While some people prefer running or exercising in cold temperature versus hot, there are things to be aware of when running in colder months in order to make sure we are adequately hydrated, to perform more efficiently.
Water makes up over two-thirds of a healthy human body. Water is incredibly important for the body, especially for the brain, heart, and muscles.
Water helps rid the body of toxic wastes, helps carry nutrients and oxygen to all cells in the body and helps keep our muscles fluid & pliable (rather than rigid and stiff).
When we think of it this way, it’s no wonder that hydration has a role in running and contracting muscles.
Hydration can be quite confusing, which is why we have a whole module on developing our hydration plan in our endurance fueling course.
A general rule of thumb for a healthy individual is to aim for drinking half our body weight in litres of water (or other non-caloric beverages) per day. Electrolytes, namely sodium and potassium, help our body “keep” that water around longer.
Therefore, it can be beneficial to drink slowly throughout the day or to drink something with added sodium or potassium and other electrolytes in order to help our body retain the fluids.
Dehydration in Winter Months
One reason for dehydration in colder months, is that we may not notice our body’s thirst signals as clearly as during hot weather, which may result in our drinking less fluids overall in the colder months.
Secondly, if we are not dressed properly for colder weather, our body may have to work harder in order to maintain its core temperature, which results in the body then losing more fluid through respiration and sweat.
Therefore, by underdressing, we are making our body work harder. However, overdressing can be problematic as well.
If we are overdressed in cold weather, our body may be producing more sweat than we realize. And, the cold, dry air from outside can lead to an increase in fluid loss.
Causes of Dehydration in the Winter
1. We don’t get or feel as thirsty: Our thirst response is diminished because of our blood vessels when we feel colder and prevent blood from flowing freely to our extremities.
2. We wear more warm clothes: Wearing warmer clothes or more layers can cause our body to conserve heat but also makes our body work harder and causes more sweat and fluid loss.
3. We breathe too much: Colder weather makes us breathe harder, causing more fluid or vapor loss as we breathe. Vapor breath in colder weather is actually fluid loss from our body.
4. We sweat a lot: Sweat evaporates faster in colder weather. We think or feel like we are not sweating in cold air, but we really are sweating even while running in colder weather. Our body evaporates fast, so it feels like we are not sweating. That’s why even in colder weather we need to hydrate properly according to our running distance and body type.
Signs of Dehydration
Feeling Groggy, Slow or Weak
Feeling Sick (toxin build-up)
Feeling Chronically Cold and Shivering
More Dry and Itchy Skin
Try Drinking Warm Beverages
While drinking cold beverages in the hotter months may be appealing and feel good, there may be a benefit to drinking warm or hot beverages during the winter months.

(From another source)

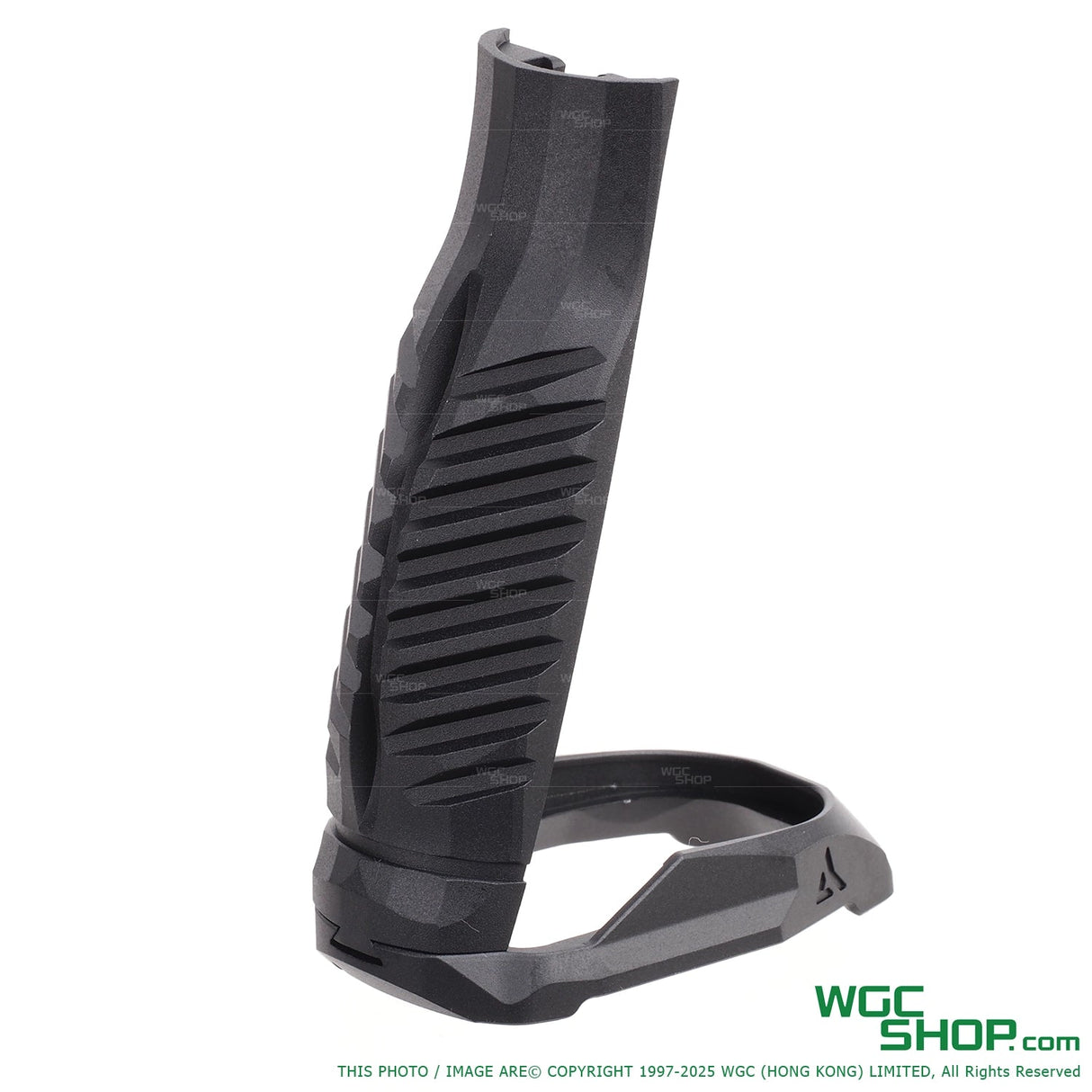Black tactical PBW RA style backstrap and magwell for PB P365X Macro GBB pistol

Warm or hot beverages may be more appealing during colder temperatures, which would likely result in them actually being consumed.
Also, warm or hot beverages can help to regulate the body’s internal temperature. Using an insulated container for tea, broth, soup, or other warm beverages is recommended in the cold weather months to help avoid dehydration in winter.

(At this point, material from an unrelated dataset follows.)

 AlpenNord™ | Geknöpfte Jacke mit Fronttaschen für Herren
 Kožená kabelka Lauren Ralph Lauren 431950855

Being properly hydrated can help reduce the risk of injury.
Hydration After Exercise
After exercise, it is important to rehydrate the body along also with recovering with carbs and protein.

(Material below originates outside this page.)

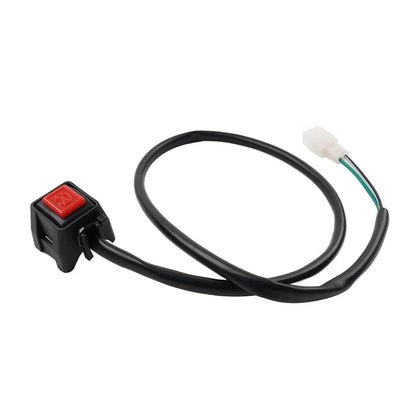 7/8" Kill Stop Switch On Off Button for Universal ATV Dirt Bike Red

Research shows that to achieve rehydration after exercise, athletes should consume a moderate to high-sodium beverage in a volume equivalent to 150% of fluid loss.
That is, 700ml of fluid intake for every 1.5 kgs of body weight lost over the course of an exercise session. Weighing ourself before and after a long or hard run can help us get an idea of how much fluid we are losing during exercise.
Cool Weather Run, Good Hydration, Good Running Clothes, Enjoy The Nice Cool Run!